MORGANTOWN – Alex, an outwardly genial 66-year-old, was reclining on an exam table one morning, politely trying to answer every medical query tossed his way.
“What brings you in today, Alex?” a person in scrubs asked. “We heard you might be feeling a little bit confused or disoriented, maybe?”
“My wife and daughter said I was talking out of sorts,” Alex began.
He even tried to joke a little.
“They said I wasn’t making any sense – but they say I’m like that half the time, anyway.”
Attempted levity aside, this was turning out to be serious.
Was it a stroke? Or a brain tumor? Did Alex have Alzheimer’s or the first stages of dementia?
The workup told it.
Alex is actually ALEX, an Artificial Intelligence-infused medical mannequin who can present with a variety of personas and medical maladies.
He’s the star of MedEd, the partnership between Monongalia County Schools and West Virginia University Medicine geared to get high-schoolers thinking early about careers in health care.
The person doing that all-important assessment was still in her junior year in high school.
MedEd and Mon Schools were both recognized last month by the Education Alliance, a statewide nonprofit that advocates for student opportunities through business and community collaborations such as the above.
Both were nominated for the alliance’s “Hope for the Future: School-Business Partnerships of the Year” award, which carries a total prize package of $25,000.
The alliance is linking up with Hope Gas for the recognition – and the Mon Schools-WVU Medicine partnership is one of eight nominated across West Virginia, with the grand prize winner to be announced later this spring.
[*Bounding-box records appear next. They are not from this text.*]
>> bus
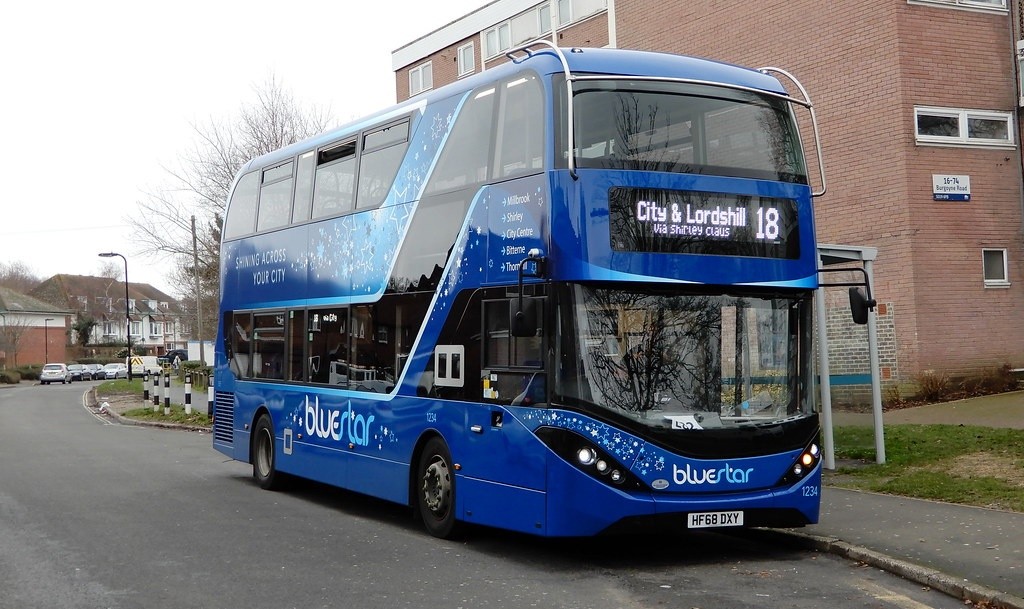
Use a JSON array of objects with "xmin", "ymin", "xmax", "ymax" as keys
[{"xmin": 213, "ymin": 38, "xmax": 881, "ymax": 556}]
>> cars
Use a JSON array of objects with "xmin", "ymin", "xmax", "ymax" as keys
[
  {"xmin": 103, "ymin": 363, "xmax": 129, "ymax": 379},
  {"xmin": 40, "ymin": 363, "xmax": 72, "ymax": 384},
  {"xmin": 67, "ymin": 364, "xmax": 92, "ymax": 381},
  {"xmin": 87, "ymin": 364, "xmax": 106, "ymax": 380}
]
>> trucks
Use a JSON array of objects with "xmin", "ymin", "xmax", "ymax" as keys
[{"xmin": 129, "ymin": 356, "xmax": 163, "ymax": 381}]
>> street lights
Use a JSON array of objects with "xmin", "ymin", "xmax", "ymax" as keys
[
  {"xmin": 98, "ymin": 251, "xmax": 134, "ymax": 382},
  {"xmin": 45, "ymin": 318, "xmax": 56, "ymax": 363}
]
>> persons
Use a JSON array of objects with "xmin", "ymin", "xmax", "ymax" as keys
[
  {"xmin": 617, "ymin": 324, "xmax": 713, "ymax": 391},
  {"xmin": 520, "ymin": 322, "xmax": 545, "ymax": 404}
]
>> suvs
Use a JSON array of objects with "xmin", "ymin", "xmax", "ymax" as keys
[{"xmin": 159, "ymin": 349, "xmax": 188, "ymax": 366}]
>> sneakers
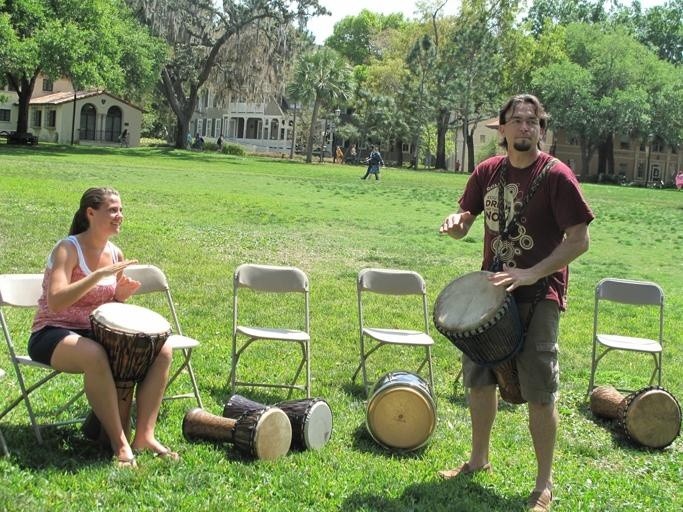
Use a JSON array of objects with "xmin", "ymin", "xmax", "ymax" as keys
[
  {"xmin": 436, "ymin": 464, "xmax": 493, "ymax": 483},
  {"xmin": 526, "ymin": 488, "xmax": 554, "ymax": 512}
]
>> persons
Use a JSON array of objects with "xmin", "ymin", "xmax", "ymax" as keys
[
  {"xmin": 361, "ymin": 146, "xmax": 384, "ymax": 181},
  {"xmin": 120, "ymin": 129, "xmax": 130, "ymax": 148},
  {"xmin": 187, "ymin": 133, "xmax": 205, "ymax": 152},
  {"xmin": 336, "ymin": 146, "xmax": 343, "ymax": 164},
  {"xmin": 345, "ymin": 144, "xmax": 357, "ymax": 165},
  {"xmin": 438, "ymin": 94, "xmax": 596, "ymax": 512},
  {"xmin": 27, "ymin": 187, "xmax": 180, "ymax": 470},
  {"xmin": 217, "ymin": 134, "xmax": 224, "ymax": 150},
  {"xmin": 407, "ymin": 153, "xmax": 461, "ymax": 172}
]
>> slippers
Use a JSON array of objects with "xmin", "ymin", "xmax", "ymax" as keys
[
  {"xmin": 114, "ymin": 448, "xmax": 140, "ymax": 473},
  {"xmin": 133, "ymin": 447, "xmax": 181, "ymax": 467}
]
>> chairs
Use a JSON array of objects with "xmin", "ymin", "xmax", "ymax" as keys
[
  {"xmin": 122, "ymin": 264, "xmax": 204, "ymax": 410},
  {"xmin": 225, "ymin": 263, "xmax": 310, "ymax": 400},
  {"xmin": 0, "ymin": 274, "xmax": 86, "ymax": 445},
  {"xmin": 352, "ymin": 268, "xmax": 435, "ymax": 399},
  {"xmin": 584, "ymin": 278, "xmax": 664, "ymax": 402}
]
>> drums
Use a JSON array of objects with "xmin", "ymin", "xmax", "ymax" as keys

Robert Hull, the executive director of the Education Alliance, said an independent panel made the nominations and that MedEd-Mon Schools collaboration stood out, both for its clinical mix and hometown motivation.
“It gets students prepared for high-skilled jobs,” he said, “so we can keep them in West Virginia.”
For Kendall Miller, a Mon student enrolled in the program, the prognosis is good.
She’s already had a full range of experience in hospital settings that “changed everything” for her, she told Mon Board of Education members at a recent meeting.
“Without this program, I honestly don’t know where I’d be in high school right now,” she said.